--- Problem description ---
Locate each line in the listing that contains the string "instances" and copy those lines. Case must match.

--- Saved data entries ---
^^^^^^^^^^^^^^^^

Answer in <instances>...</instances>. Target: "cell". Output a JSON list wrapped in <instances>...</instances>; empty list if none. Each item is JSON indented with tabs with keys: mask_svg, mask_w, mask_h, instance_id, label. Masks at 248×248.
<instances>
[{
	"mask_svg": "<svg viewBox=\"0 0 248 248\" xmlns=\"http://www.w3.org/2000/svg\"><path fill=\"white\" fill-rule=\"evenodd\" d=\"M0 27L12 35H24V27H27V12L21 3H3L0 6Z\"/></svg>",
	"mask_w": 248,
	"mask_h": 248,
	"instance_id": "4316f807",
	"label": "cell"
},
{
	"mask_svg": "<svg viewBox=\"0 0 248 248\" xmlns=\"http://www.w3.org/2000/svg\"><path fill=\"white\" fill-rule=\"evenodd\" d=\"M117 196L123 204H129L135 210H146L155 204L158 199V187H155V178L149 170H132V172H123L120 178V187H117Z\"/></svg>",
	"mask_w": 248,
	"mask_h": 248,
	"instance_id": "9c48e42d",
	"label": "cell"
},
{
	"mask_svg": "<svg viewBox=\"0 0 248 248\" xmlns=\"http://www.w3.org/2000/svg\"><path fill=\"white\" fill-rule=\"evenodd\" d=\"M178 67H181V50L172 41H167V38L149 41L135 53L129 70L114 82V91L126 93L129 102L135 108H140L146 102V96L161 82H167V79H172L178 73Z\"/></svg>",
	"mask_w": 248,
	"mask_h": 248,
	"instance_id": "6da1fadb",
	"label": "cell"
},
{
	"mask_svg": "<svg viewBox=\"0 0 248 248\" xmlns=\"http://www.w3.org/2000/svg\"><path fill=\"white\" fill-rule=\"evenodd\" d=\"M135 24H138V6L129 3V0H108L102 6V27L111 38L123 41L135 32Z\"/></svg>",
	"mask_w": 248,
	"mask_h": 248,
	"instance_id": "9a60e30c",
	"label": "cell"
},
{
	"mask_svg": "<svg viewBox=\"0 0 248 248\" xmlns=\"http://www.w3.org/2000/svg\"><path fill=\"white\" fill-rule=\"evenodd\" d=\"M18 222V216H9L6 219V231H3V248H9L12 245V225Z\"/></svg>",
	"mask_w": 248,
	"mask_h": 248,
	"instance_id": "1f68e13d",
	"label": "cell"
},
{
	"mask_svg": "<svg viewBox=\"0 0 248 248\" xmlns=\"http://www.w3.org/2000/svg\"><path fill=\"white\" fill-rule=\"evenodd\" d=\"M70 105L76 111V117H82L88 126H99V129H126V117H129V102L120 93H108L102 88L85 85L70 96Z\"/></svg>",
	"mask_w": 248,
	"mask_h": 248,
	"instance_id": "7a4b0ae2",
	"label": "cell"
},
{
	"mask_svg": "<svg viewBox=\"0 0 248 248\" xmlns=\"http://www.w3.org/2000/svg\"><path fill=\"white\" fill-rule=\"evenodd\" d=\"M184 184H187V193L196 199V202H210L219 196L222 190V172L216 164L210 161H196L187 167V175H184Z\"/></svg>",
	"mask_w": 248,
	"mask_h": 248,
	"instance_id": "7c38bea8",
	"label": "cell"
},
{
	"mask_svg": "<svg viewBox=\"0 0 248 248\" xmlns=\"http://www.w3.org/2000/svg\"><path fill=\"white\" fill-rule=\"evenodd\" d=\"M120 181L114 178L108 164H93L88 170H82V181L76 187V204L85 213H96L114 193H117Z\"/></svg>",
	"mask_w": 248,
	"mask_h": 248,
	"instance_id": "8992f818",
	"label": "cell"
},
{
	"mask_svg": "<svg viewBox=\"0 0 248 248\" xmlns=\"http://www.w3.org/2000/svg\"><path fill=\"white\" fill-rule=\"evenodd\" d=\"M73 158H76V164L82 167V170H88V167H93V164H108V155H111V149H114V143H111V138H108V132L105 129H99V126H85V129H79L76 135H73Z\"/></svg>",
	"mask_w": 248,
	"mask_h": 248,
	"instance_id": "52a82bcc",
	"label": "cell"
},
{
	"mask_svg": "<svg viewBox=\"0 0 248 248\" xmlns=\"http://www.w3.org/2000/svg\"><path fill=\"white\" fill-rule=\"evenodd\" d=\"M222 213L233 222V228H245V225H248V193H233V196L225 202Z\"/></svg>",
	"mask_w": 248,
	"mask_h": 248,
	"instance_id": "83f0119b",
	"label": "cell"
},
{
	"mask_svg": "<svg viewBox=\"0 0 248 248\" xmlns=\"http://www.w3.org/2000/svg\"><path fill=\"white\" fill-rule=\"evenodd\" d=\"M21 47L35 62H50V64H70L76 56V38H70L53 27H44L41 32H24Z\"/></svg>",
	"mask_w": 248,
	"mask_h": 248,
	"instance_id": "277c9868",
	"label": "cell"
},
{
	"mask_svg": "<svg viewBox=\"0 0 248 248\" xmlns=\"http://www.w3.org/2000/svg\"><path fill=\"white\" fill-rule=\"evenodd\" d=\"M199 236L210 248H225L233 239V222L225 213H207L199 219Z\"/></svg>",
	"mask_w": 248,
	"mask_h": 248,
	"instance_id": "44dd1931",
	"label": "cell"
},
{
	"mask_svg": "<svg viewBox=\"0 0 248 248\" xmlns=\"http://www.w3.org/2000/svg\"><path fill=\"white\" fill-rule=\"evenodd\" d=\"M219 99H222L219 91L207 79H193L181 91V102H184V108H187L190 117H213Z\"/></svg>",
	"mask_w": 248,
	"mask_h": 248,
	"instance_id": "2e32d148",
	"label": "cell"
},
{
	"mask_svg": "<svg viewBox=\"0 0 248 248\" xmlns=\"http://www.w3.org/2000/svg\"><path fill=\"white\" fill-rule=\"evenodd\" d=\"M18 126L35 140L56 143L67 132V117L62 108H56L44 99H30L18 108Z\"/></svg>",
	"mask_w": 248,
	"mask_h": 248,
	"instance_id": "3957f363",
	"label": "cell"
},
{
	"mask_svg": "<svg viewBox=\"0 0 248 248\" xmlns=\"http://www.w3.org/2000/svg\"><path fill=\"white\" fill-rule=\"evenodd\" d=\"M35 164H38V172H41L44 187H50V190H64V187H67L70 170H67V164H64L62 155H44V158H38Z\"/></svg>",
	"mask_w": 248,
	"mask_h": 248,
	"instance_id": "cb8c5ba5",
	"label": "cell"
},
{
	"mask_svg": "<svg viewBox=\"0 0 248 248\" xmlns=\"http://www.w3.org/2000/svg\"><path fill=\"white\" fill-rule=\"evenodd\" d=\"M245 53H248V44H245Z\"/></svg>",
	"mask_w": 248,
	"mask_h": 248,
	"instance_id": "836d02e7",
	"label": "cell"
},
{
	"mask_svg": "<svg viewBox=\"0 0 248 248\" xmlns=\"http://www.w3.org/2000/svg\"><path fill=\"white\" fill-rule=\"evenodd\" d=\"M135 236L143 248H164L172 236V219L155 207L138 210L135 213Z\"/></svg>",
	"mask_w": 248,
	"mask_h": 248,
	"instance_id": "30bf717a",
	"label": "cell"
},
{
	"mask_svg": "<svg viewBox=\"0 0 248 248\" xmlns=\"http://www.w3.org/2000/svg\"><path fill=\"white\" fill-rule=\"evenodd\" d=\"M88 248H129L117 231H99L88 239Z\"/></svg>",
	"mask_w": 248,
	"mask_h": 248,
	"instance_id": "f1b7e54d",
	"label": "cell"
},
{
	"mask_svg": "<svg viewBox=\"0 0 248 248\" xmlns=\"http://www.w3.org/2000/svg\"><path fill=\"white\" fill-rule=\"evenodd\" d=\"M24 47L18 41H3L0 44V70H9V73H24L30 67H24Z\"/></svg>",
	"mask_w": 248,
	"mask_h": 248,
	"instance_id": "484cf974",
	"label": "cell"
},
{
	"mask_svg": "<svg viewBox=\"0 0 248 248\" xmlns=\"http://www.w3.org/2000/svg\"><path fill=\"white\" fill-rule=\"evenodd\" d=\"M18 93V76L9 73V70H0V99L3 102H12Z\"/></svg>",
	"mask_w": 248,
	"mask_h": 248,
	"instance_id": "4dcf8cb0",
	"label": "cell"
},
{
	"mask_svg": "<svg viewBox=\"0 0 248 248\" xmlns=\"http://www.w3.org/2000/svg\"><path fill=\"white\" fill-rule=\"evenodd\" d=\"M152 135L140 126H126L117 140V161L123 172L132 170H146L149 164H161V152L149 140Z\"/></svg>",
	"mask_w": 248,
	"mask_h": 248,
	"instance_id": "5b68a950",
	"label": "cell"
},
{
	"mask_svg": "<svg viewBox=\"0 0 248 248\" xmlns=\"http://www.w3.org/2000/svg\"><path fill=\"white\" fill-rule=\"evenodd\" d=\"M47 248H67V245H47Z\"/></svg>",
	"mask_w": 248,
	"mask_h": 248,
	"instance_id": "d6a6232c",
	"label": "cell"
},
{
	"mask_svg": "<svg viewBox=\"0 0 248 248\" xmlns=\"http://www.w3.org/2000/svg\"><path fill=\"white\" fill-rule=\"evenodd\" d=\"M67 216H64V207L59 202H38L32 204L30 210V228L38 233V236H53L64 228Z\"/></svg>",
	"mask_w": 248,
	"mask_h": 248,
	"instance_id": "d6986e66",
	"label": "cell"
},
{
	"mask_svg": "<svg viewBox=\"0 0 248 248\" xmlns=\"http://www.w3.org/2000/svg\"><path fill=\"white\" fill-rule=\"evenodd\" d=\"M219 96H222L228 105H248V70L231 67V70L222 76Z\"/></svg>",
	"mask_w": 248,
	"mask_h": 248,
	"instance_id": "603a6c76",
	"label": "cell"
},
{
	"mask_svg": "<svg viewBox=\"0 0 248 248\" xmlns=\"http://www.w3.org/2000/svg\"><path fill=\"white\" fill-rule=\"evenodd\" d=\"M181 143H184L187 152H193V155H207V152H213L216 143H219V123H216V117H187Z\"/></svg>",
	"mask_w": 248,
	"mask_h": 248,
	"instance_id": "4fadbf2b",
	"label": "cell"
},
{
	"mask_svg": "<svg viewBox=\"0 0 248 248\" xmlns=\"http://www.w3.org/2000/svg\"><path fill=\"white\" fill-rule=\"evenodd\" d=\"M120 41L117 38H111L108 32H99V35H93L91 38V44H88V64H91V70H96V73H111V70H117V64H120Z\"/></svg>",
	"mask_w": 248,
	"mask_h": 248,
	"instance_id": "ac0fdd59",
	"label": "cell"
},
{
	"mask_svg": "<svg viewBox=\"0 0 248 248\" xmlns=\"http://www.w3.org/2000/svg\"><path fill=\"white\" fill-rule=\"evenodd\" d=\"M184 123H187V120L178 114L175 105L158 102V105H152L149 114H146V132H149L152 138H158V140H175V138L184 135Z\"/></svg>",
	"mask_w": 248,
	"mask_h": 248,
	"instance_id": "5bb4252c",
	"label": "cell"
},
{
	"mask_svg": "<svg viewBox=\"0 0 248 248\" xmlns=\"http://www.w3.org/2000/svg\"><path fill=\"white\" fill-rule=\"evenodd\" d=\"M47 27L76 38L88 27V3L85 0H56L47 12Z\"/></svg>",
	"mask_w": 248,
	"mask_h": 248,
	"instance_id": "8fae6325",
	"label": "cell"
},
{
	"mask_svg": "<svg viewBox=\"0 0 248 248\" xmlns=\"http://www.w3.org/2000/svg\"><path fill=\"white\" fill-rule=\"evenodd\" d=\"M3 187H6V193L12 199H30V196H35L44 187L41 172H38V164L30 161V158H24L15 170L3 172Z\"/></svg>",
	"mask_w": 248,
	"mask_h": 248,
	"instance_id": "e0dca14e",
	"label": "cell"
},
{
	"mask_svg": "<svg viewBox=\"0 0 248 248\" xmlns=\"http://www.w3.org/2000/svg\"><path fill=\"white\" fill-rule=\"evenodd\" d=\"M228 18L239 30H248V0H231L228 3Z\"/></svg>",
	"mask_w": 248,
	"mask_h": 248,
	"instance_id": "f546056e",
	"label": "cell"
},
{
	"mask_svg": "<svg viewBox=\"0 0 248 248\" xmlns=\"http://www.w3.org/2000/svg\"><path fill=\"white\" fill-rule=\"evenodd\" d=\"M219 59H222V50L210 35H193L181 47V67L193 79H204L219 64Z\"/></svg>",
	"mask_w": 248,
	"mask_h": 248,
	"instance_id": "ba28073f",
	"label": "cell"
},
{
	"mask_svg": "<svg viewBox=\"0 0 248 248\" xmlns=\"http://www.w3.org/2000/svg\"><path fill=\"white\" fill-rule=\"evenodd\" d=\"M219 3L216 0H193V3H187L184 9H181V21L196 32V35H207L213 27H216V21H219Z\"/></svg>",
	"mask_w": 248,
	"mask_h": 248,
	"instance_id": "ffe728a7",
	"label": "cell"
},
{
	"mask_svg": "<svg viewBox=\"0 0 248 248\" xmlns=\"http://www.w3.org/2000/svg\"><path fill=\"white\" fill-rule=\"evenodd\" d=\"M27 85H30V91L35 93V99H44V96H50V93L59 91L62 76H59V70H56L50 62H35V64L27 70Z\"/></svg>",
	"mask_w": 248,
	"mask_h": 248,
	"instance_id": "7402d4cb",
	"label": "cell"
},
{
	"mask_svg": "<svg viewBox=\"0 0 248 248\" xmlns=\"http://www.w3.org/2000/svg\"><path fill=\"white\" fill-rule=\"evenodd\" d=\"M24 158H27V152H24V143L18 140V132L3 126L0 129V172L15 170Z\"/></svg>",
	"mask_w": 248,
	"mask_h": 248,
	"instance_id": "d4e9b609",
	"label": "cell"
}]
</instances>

^^^^^^^^^^^^^^^^

--- The output ---
Answer in <instances>...</instances>. Target: "cell". Output a JSON list wrapped in <instances>...</instances>; empty list if none. Each item is JSON indented with tabs with keys: mask_svg, mask_w, mask_h, instance_id, label. Masks at 248×248.
<instances>
</instances>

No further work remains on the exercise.